Consigne donnée A: Réécrivez plus brièvement, sous forme de liste, le paragraphe de la lettre ci-dessous qui commence par « Il y a très longtemps ». Conservez-en les faits principaux.
Consigne donnée B: Reproduisez fidèlement la partie de la lettre qui va de « 1759-06-12, de Marie Louise » à « Lettre du 11e. », ces deux passages compris.

Texte fourni:
1759-06-12, de Marie Louise Denis à Louis Gaspard Fabry.

Mon oncle étant malade depuis longtemps, Monsieur, ne peut avoir l'honneur de répondre à vôtre Lettre du 11e.
Il y a très longtemps que nous n'avons été à Ferney; nous savons seulement que les habitans de ce village sont tous en querelle, et qu'ils abusent un peu de la bonté que nous avons eu pour eux. Comme il n'y a nulle ressource dans le paÿs, nous avions fait venir un suisse pour servir en qualité de menuisier; on dit que c'est un bon homme et que sa femme cause quelque jalousie dans le village. Nous avons donné ordre qu'ils sortissent de la maison que nous avions bien voulû leur accorder; aureste, ce n'est pas une affaire que regarde Mr De Tavanes, mais une affaire de police, soumise à la Justice ordinaire, et aux procédures juridiques qu'on aurait dû faire contre les gens dont on se plaint; si l'un de nos gardes chasses et gardes bois ne fait pas son devoir envers nous, il ne sera pas longtemps conservé dans son poste; nous voulons en tout de l'ordre, et ètre servis par ceux que nous payons, et qui ne dépendent que de nous.

Le Roi nous a accordé à mon oncle et à moi la confirmation des droits de L'ancien dénombrement, tant pour la seigneurie de Ferney que pour toutes les terres que nous avons acquises.

Données extraites d'une collection:

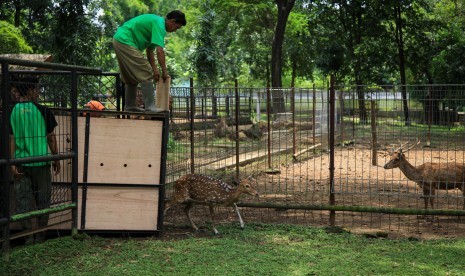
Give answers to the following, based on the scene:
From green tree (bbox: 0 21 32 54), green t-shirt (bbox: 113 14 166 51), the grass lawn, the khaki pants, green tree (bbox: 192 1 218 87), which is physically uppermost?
green tree (bbox: 192 1 218 87)

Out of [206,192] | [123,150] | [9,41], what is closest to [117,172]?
[123,150]

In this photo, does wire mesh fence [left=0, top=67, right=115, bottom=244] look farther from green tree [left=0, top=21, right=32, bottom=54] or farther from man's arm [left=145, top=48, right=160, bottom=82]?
green tree [left=0, top=21, right=32, bottom=54]

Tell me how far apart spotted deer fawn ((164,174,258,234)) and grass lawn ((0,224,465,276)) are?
0.45m

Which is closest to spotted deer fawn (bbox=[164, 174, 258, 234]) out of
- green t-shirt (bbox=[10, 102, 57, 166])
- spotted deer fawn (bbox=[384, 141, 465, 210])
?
green t-shirt (bbox=[10, 102, 57, 166])

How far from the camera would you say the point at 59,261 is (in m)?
6.96

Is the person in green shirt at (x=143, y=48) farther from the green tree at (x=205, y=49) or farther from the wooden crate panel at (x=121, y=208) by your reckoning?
the green tree at (x=205, y=49)

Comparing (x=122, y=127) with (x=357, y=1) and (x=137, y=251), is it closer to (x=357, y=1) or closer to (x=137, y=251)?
(x=137, y=251)

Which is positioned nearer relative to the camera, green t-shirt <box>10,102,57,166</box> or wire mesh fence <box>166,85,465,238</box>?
green t-shirt <box>10,102,57,166</box>

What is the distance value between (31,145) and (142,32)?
226 cm

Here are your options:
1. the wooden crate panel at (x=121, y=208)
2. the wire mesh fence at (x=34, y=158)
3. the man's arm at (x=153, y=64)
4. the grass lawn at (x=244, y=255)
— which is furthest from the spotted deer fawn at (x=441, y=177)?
the wire mesh fence at (x=34, y=158)

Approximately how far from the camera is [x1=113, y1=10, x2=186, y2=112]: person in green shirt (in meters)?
8.55

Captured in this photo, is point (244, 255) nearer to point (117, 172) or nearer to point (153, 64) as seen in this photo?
point (117, 172)

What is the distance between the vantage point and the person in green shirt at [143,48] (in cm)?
855

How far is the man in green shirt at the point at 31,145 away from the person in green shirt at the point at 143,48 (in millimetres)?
1341
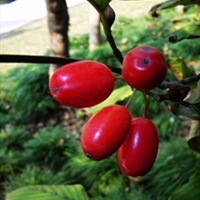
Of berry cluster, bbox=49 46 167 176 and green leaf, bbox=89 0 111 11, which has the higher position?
green leaf, bbox=89 0 111 11

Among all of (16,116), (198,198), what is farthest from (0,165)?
(198,198)

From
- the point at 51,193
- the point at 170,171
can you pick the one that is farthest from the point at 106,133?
the point at 170,171

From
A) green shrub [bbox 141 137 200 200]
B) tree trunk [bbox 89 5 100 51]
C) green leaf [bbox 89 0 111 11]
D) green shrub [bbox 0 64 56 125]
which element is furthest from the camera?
tree trunk [bbox 89 5 100 51]

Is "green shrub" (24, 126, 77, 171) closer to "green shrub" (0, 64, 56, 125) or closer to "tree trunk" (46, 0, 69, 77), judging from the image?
"green shrub" (0, 64, 56, 125)

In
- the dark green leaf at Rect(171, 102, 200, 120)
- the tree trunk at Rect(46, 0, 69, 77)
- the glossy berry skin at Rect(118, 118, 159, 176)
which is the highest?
the dark green leaf at Rect(171, 102, 200, 120)

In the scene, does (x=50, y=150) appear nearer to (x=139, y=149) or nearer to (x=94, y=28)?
(x=94, y=28)

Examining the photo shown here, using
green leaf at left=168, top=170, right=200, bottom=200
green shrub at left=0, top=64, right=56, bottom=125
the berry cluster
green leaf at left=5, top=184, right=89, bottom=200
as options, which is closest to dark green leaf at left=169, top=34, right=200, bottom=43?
the berry cluster

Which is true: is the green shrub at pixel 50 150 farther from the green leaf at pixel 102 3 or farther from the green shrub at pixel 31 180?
the green leaf at pixel 102 3

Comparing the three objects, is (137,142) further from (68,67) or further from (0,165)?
(0,165)
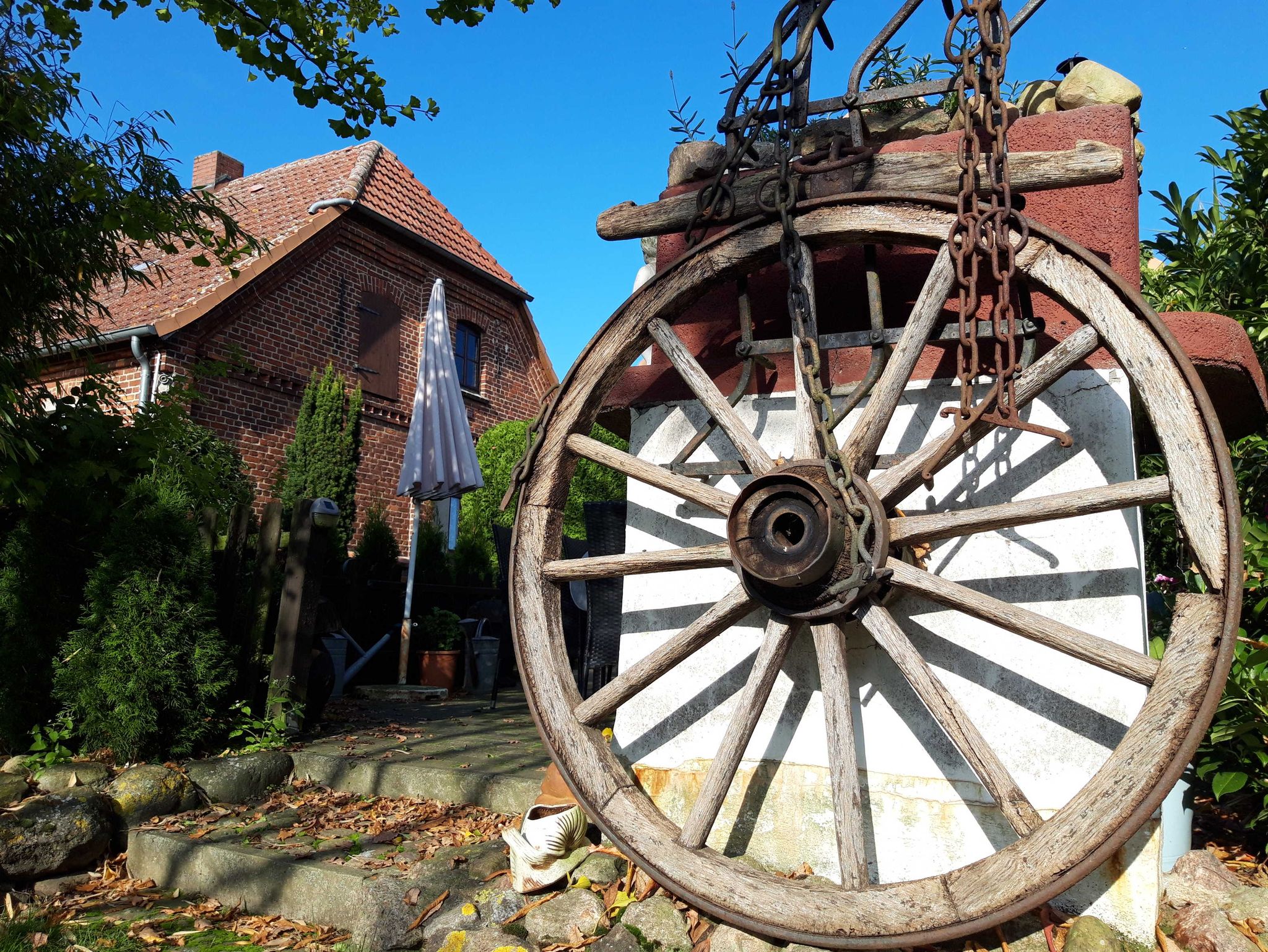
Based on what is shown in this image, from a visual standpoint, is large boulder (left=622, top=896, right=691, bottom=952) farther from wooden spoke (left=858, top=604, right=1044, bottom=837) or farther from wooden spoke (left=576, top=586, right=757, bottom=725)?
wooden spoke (left=858, top=604, right=1044, bottom=837)

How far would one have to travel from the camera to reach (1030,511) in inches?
91.6

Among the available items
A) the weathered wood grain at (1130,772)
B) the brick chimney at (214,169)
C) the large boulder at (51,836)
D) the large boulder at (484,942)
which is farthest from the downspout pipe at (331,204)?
the weathered wood grain at (1130,772)

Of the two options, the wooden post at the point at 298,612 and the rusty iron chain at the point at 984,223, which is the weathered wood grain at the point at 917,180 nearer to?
the rusty iron chain at the point at 984,223

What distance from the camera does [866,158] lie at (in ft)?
8.99

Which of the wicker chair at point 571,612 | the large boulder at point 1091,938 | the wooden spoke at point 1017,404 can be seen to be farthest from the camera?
the wicker chair at point 571,612

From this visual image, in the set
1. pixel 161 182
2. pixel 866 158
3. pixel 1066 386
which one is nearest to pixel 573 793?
pixel 1066 386

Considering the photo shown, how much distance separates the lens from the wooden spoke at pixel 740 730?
2555 mm

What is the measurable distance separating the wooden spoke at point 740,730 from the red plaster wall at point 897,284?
0.96 metres

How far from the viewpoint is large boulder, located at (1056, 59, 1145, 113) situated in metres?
2.94

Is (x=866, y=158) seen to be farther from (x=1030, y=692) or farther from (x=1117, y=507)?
(x=1030, y=692)

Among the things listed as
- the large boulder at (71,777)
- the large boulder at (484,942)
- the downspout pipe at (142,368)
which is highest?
the downspout pipe at (142,368)

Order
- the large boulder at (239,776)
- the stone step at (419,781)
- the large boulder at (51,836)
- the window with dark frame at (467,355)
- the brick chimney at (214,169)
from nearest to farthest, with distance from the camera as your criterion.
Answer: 1. the large boulder at (51,836)
2. the stone step at (419,781)
3. the large boulder at (239,776)
4. the window with dark frame at (467,355)
5. the brick chimney at (214,169)

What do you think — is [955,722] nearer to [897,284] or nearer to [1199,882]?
[1199,882]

Solution proposée A:
- Nous ne sommes pas allés à Ferney depuis très longtemps. Nous savons seulement que les habitants du village sont tous en querelle et abusent un peu de notre bonté.
- Faute de ressources dans le pays, nous avions fait venir un Suisse comme menuisier. On le dit bon homme, mais sa femme cause quelque jalousie dans le village.
- Nous avons ordonné au couple de quitter la maison que nous leur avions accordée.
- Cette affaire ne regarde pas M. de Tavanes. C'est une affaire de police, soumise à la justice ordinaire et aux procédures qu'on aurait dû engager contre les personnes dont on se plaint.
- Un garde-chasse ou garde-bois qui ne ferait pas son devoir envers nous ne resterait pas longtemps à son poste.
- Nous voulons de l'ordre en tout et être servis par ceux que nous payons et qui ne dépendent que de nous.

Solution proposée B:
1759-06-12, de Marie Louise Denis à Louis Gaspard Fabry.

Mon oncle étant malade depuis longtemps, Monsieur, ne peut avoir l'honneur de répondre à vôtre Lettre du 11e.